▶ _What this exercise asks_
A. In one to three sentences, explain why the passage on Magnitogorsk says the onset of Stalin's five-year plan spelled disaster for peasants in the Soviet countryside.
B. State whether each statement agrees with the passage on Magnitogorsk, answering yes or no and quoting the deciding words of the passage: (i) Dekulakization was decreed by the center in 1931. (ii) The kulaks were the poorest peasants. (iii) Magnitostroi developed into a city of 200,000.

═════ Passage shown ═════

A City Upon a Hill

P1040299

A monument built to commemorate Magnitogorsk’s crucial production of supplies during World War II.

The onset of Stalin’s five-year plan in 1930 spelled disaster for peasants living in the countryside of Soviet Russia. Agricultural collectivization forced many peasants on to mass collective farms where they worked for little to no return, and organized “dekulakization” was decreed by the center in 1931. Dekulakization was meant to oust the kulaks, or well-off peasants, and was carried out through executions or deportations to mass construction sites. ((Stephen Kotkin. “Peopling Magnitostroi.” Chap. 4, In Social Dimensions of Soviet Industrialization, edited by William G. Rosenberg and Lewis H. Siegelbaum, 63. Indianapolis: Indiana University, 1993, 70.)) These sites popped up around the Soviet Union, one of the largest was a city known as Magnitostroi. Stephen Kotkin details the development of a barren wasteland into a city of 200,000 in his “Peopling Magnitostroi.”

═════ Listing ═════

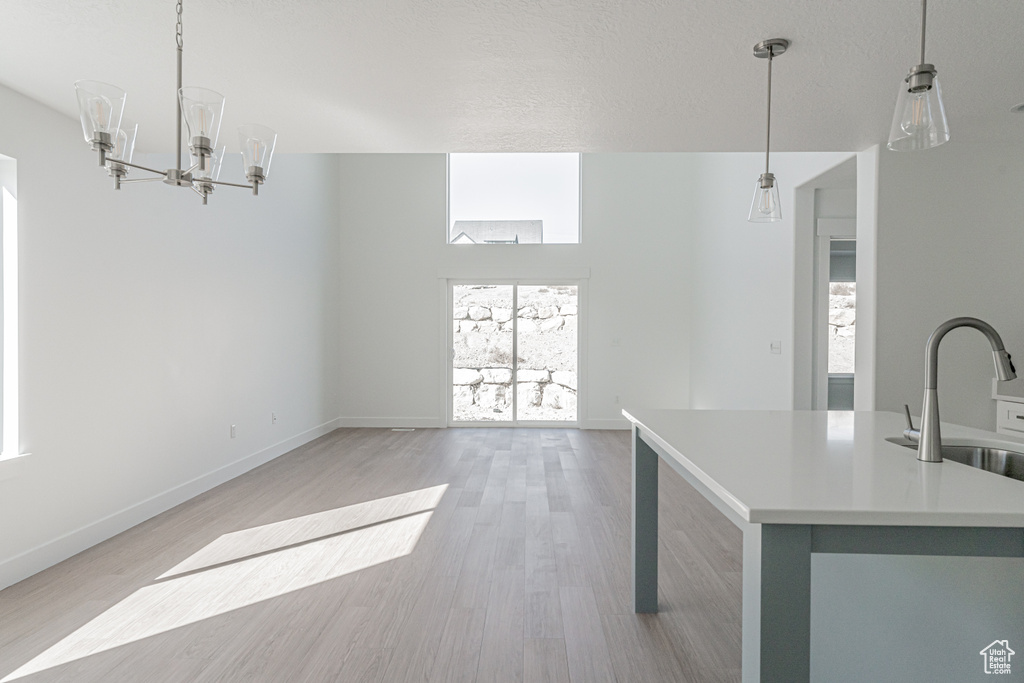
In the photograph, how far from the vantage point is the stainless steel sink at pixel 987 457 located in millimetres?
1784

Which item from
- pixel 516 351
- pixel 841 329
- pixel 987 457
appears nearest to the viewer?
pixel 987 457

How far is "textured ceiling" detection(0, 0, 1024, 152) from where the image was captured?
2.00 metres

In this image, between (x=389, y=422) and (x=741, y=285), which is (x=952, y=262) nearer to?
(x=741, y=285)

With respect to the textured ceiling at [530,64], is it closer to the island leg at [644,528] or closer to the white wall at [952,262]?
the white wall at [952,262]

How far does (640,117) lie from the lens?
3.04 metres

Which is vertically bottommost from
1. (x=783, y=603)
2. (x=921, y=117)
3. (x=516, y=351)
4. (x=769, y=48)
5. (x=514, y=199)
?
(x=783, y=603)

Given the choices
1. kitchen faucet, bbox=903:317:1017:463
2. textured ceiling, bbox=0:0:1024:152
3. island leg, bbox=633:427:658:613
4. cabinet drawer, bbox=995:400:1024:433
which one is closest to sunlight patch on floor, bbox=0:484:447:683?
island leg, bbox=633:427:658:613

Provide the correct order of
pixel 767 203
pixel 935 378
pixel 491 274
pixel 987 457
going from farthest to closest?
pixel 491 274
pixel 767 203
pixel 987 457
pixel 935 378

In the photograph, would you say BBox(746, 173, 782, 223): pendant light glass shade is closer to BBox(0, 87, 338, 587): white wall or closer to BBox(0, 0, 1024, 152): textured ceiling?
BBox(0, 0, 1024, 152): textured ceiling

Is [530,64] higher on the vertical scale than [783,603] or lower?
higher

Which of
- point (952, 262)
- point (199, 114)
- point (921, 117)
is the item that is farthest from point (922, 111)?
point (952, 262)

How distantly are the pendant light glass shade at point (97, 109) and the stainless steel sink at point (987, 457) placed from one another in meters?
2.55

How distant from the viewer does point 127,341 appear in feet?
11.5

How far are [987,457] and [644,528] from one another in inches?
46.9
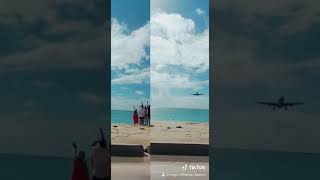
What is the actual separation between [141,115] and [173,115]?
0.56 metres

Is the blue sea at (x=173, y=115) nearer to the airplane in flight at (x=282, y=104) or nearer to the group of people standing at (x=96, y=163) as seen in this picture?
the group of people standing at (x=96, y=163)

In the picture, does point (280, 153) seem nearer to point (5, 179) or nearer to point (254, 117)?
point (254, 117)

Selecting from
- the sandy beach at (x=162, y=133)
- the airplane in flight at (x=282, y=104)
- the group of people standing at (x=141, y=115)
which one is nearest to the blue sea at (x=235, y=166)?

═════

▶ _Responses to the exercise_
A. The plan brought agricultural collectivization, which forced many peasants onto mass collective farms where they worked for little to no return. In 1931 the center also decreed dekulakization, which removed well-off peasants through executions or deportations to mass construction sites.

B.
(i) Yes: "organized “dekulakization” was decreed by the center in 1931"
(ii) No: "the kulaks, or well-off peasants"
(iii) Yes: "the development of a barren wasteland into a city of 200,000"